## What to produce
Reproduce every line below word for word, leaving the pictures out of your answer.

═════ Task input ═════

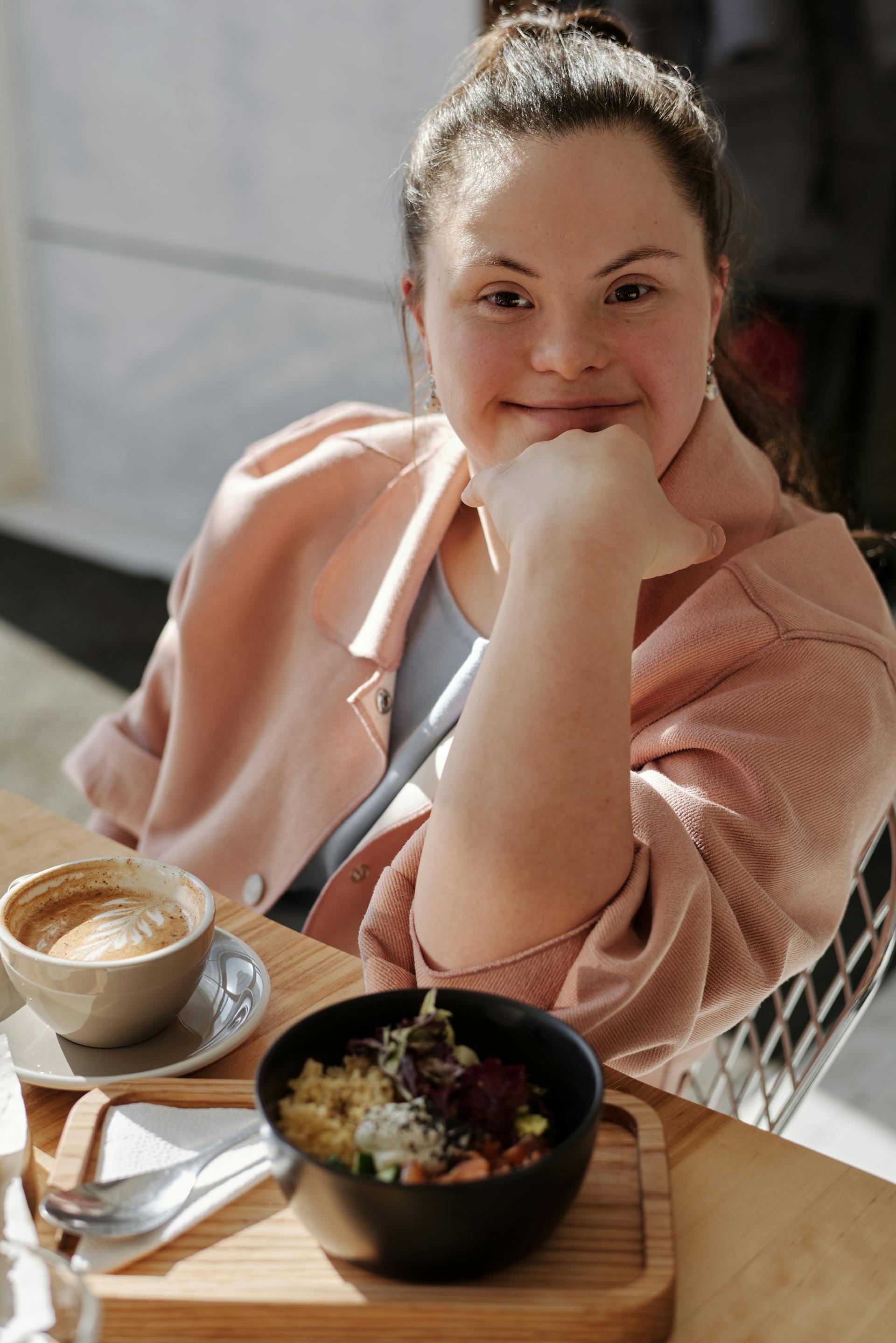 A smiling young woman with Down syndrome | Source: Pexels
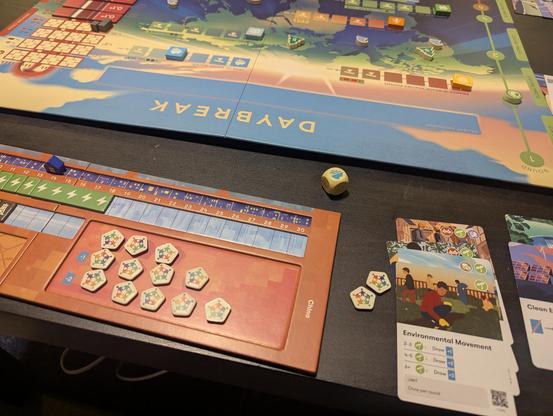 The board game Daybreak is being played on a table.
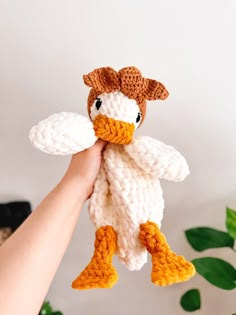 a crocheted duck is held up in the air by someone's hand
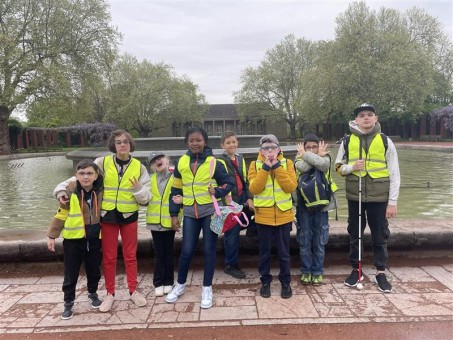 Auf dem Bild ist eine fröhliche Kindergruppe mit gelben Warnwesten zu sehen, die vor einem großen Wasserbecken im Nordpark Düsseldorf stehen. Die Kinder wirken gut gelaunt, einige lachen oder machen lustige Gesten in die Kamera. Es ist auch ein Kind mit einem Langstock zu sehen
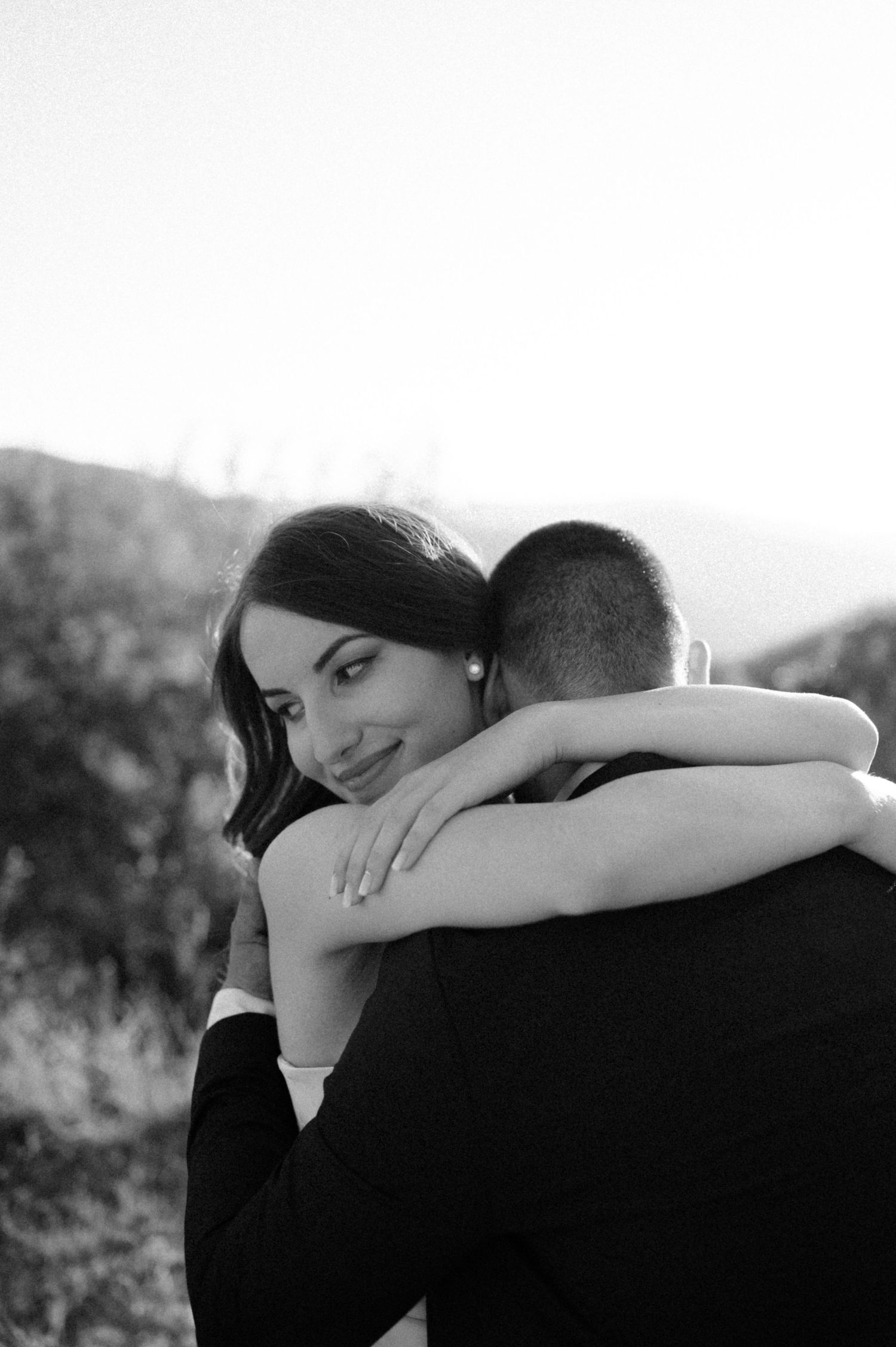 Black and white intimate wedding portrait showing tender embrace.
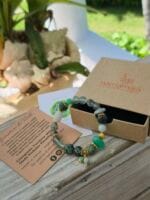 Bracciale con pietre naturali di Turchese africano, Crisoprasio, Giada verde Birmania, Prehnite, Florite verde appoggiato alla sua confezione regalo in cartone ecologico con il logo Namamala e foglietto informativo.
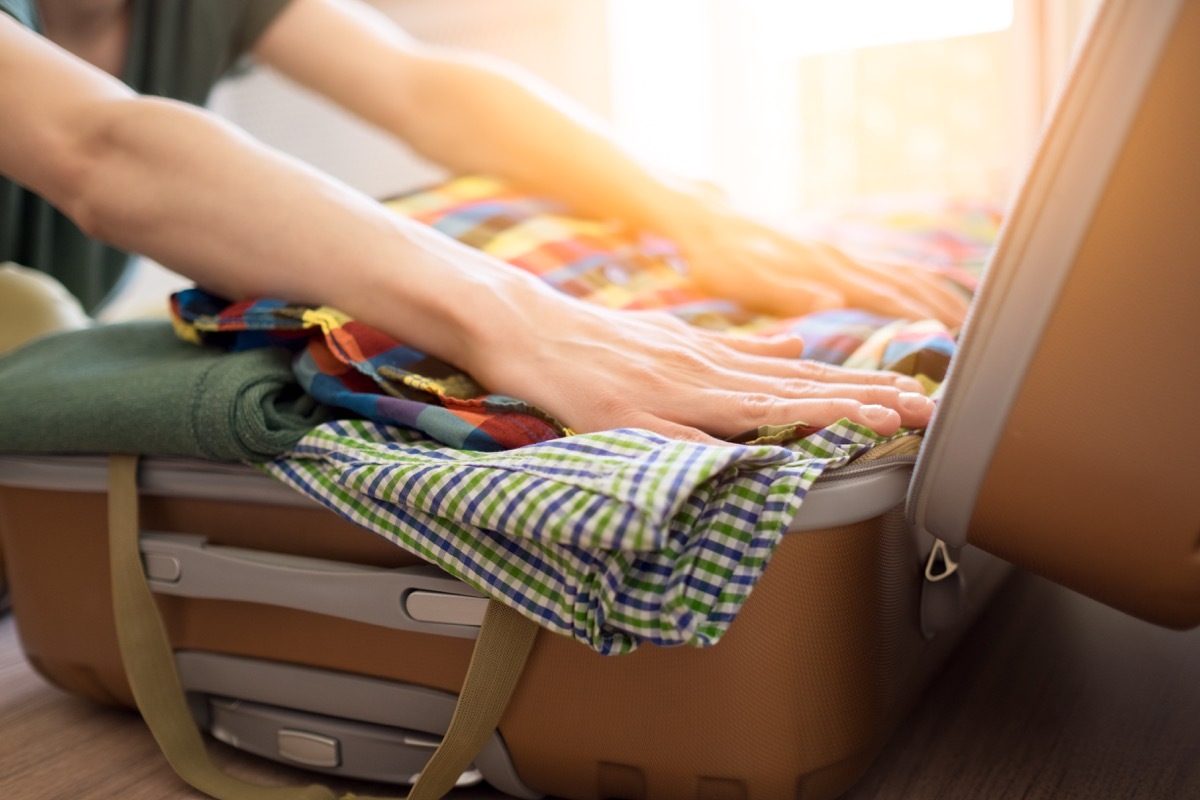 Woman packing a suitcase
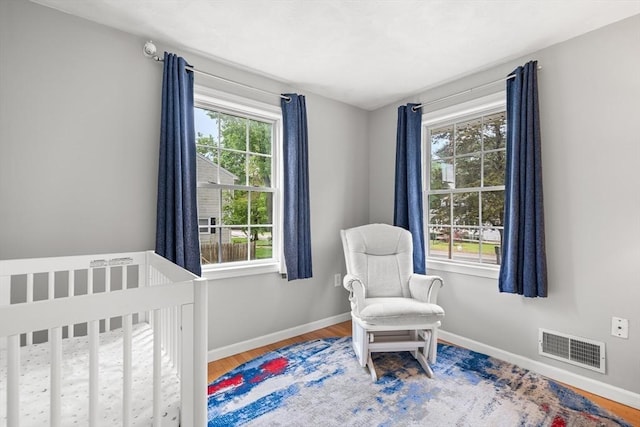 21 Forest St, Wilmington, MA 01887 - bedroom with baseboards, wood finished floors, and a nursery area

═════

## Answer section
 A smiling young woman with Down syndrome | Source: Pexels
 The board game Daybreak is being played on a table.
 a crocheted duck is held up in the air by someone's hand
 Auf dem Bild ist eine fröhliche Kindergruppe mit gelben Warnwesten zu sehen, die vor einem großen Wasserbecken im Nordpark Düsseldorf stehen. Die Kinder wirken gut gelaunt, einige lachen oder machen lustige Gesten in die Kamera. Es ist auch ein Kind mit einem Langstock zu sehen
 Black and white intimate wedding portrait showing tender embrace.
 Bracciale con pietre naturali di Turchese africano, Crisoprasio, Giada verde Birmania, Prehnite, Florite verde appoggiato alla sua confezione regalo in cartone ecologico con il logo Namamala e foglietto informativo.
 Woman packing a suitcase
 21 Forest St, Wilmington, MA 01887 - bedroom with baseboards, wood finished floors, and a nursery area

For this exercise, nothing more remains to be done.